▸ Enunciado
Repita, por favor, a matéria sobre a novela que aparece abaixo, do título à última frase, sem mudar nenhuma palavra.

▸ Trecho fornecido
◇ ◇ ◇ ◇ ◇ ◇ ◇
Transexualidade pode ser evolução do ser humano, diz novela
Personagem trans de ‘A Força do Querer’ inspira matéria de capa da ‘Veja’ a respeito do tema
No capítulo de sábado (14) de ‘A Força do Querer’, uma conversa entre Eugênio (Dan Stulbach) e Joyce (Maria Fernanda Cândido) lançou uma teoria a respeito da transexualidade.
“Talvez faça parte da evolução humana”, diz o advogado. “Evolução?”, contesta a socialite.
“É. A humanidade sempre destruiu barreiras para poder avançar. A gente venceu as barreiras impostas pela natureza. Quem sabe agora a gente não esteja vencendo as barreiras impostas pelo gênero?”
O casal vive um dilema: aceitar ou não que o filho trans, Ivan (Carol Duarte), faça a retirada dos seios.
◇ ◇ ◇ ◇ ◇ ◇ ◇
▸ Dados apresentados
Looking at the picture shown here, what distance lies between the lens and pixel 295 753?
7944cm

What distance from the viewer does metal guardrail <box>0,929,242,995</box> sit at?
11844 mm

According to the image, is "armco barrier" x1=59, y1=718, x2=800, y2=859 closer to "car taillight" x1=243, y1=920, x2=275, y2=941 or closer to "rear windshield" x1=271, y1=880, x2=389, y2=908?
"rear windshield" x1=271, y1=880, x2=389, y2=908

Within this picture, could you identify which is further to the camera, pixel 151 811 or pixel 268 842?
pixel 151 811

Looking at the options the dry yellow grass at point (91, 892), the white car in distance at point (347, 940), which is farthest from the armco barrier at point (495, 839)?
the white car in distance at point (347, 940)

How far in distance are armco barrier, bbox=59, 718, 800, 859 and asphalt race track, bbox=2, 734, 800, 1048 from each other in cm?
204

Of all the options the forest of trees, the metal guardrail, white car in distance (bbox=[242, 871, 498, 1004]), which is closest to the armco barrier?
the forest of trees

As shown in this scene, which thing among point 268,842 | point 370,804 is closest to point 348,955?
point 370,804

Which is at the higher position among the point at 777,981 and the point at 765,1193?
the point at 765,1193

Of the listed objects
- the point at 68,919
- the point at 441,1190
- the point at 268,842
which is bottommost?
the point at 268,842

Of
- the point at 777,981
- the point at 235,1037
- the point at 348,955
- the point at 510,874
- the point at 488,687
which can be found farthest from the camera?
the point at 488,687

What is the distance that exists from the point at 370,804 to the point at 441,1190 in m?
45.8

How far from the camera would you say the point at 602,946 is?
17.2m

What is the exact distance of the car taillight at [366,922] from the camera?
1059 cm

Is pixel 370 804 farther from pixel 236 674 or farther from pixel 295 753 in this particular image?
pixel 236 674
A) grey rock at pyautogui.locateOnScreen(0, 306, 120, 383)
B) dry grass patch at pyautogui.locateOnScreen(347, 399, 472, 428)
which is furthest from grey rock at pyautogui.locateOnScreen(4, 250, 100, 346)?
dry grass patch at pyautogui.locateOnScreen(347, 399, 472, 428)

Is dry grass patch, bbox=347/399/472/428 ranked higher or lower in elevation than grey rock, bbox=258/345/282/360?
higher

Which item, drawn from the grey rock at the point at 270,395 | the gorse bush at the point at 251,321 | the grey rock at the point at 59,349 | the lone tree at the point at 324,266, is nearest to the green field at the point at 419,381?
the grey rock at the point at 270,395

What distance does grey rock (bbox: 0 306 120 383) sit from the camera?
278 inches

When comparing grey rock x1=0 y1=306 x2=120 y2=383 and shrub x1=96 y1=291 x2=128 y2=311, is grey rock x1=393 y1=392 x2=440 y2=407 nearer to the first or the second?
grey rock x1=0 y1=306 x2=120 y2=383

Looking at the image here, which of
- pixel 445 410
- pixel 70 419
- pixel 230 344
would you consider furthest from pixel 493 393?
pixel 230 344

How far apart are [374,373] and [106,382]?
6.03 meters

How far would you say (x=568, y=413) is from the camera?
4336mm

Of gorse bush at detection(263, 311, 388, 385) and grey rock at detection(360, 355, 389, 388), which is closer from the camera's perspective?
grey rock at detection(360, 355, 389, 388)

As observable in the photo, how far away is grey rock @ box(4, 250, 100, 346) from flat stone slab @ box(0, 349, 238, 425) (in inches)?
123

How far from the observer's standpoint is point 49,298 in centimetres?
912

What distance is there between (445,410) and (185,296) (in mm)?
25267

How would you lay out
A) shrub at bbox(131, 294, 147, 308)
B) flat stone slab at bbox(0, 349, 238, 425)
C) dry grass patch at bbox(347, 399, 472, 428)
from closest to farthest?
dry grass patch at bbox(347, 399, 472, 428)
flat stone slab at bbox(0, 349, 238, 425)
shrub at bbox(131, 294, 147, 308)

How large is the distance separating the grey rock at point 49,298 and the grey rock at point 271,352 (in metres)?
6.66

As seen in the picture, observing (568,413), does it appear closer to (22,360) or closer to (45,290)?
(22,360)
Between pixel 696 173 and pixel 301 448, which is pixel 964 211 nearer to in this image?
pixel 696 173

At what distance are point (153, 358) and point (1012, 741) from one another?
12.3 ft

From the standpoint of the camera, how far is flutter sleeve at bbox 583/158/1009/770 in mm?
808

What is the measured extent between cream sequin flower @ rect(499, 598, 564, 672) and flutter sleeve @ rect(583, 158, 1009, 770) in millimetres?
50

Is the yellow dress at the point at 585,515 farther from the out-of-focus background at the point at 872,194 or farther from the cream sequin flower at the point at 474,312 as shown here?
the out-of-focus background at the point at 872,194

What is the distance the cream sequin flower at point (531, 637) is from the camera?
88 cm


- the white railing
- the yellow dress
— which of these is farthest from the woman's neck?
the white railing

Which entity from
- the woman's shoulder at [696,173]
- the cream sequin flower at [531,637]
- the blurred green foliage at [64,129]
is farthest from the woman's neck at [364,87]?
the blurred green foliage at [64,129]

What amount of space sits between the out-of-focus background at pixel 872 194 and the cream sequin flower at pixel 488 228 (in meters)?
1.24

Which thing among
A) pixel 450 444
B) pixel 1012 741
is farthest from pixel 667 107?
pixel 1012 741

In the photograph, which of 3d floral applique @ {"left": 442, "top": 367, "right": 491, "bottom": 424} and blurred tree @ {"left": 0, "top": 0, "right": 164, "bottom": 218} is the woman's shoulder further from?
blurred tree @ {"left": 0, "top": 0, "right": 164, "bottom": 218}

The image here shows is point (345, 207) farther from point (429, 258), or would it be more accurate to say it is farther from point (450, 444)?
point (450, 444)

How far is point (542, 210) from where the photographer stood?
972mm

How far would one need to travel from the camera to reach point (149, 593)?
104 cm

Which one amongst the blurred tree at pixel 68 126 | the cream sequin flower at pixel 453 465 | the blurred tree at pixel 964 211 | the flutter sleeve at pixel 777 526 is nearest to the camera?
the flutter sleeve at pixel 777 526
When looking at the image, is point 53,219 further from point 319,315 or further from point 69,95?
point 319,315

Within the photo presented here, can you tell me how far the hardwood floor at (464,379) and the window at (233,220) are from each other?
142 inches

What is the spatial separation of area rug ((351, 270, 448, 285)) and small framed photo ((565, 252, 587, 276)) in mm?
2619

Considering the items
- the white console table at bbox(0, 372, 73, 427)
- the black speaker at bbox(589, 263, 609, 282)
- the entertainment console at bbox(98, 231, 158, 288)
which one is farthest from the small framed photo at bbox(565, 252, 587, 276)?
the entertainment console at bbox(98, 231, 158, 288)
◇ ◇ ◇ ◇ ◇ ◇ ◇
▸ Resposta do exercício
Transexualidade pode ser evolução do ser humano, diz novela
Personagem trans de ‘A Força do Querer’ inspira matéria de capa da ‘Veja’ a respeito do tema
No capítulo de sábado (14) de ‘A Força do Querer’, uma conversa entre Eugênio (Dan Stulbach) e Joyce (Maria Fernanda Cândido) lançou uma teoria a respeito da transexualidade.
“Talvez faça parte da evolução humana”, diz o advogado. “Evolução?”, contesta a socialite.
“É. A humanidade sempre destruiu barreiras para poder avançar. A gente venceu as barreiras impostas pela natureza. Quem sabe agora a gente não esteja vencendo as barreiras impostas pelo gênero?”
O casal vive um dilema: aceitar ou não que o filho trans, Ivan (Carol Duarte), faça a retirada dos seios.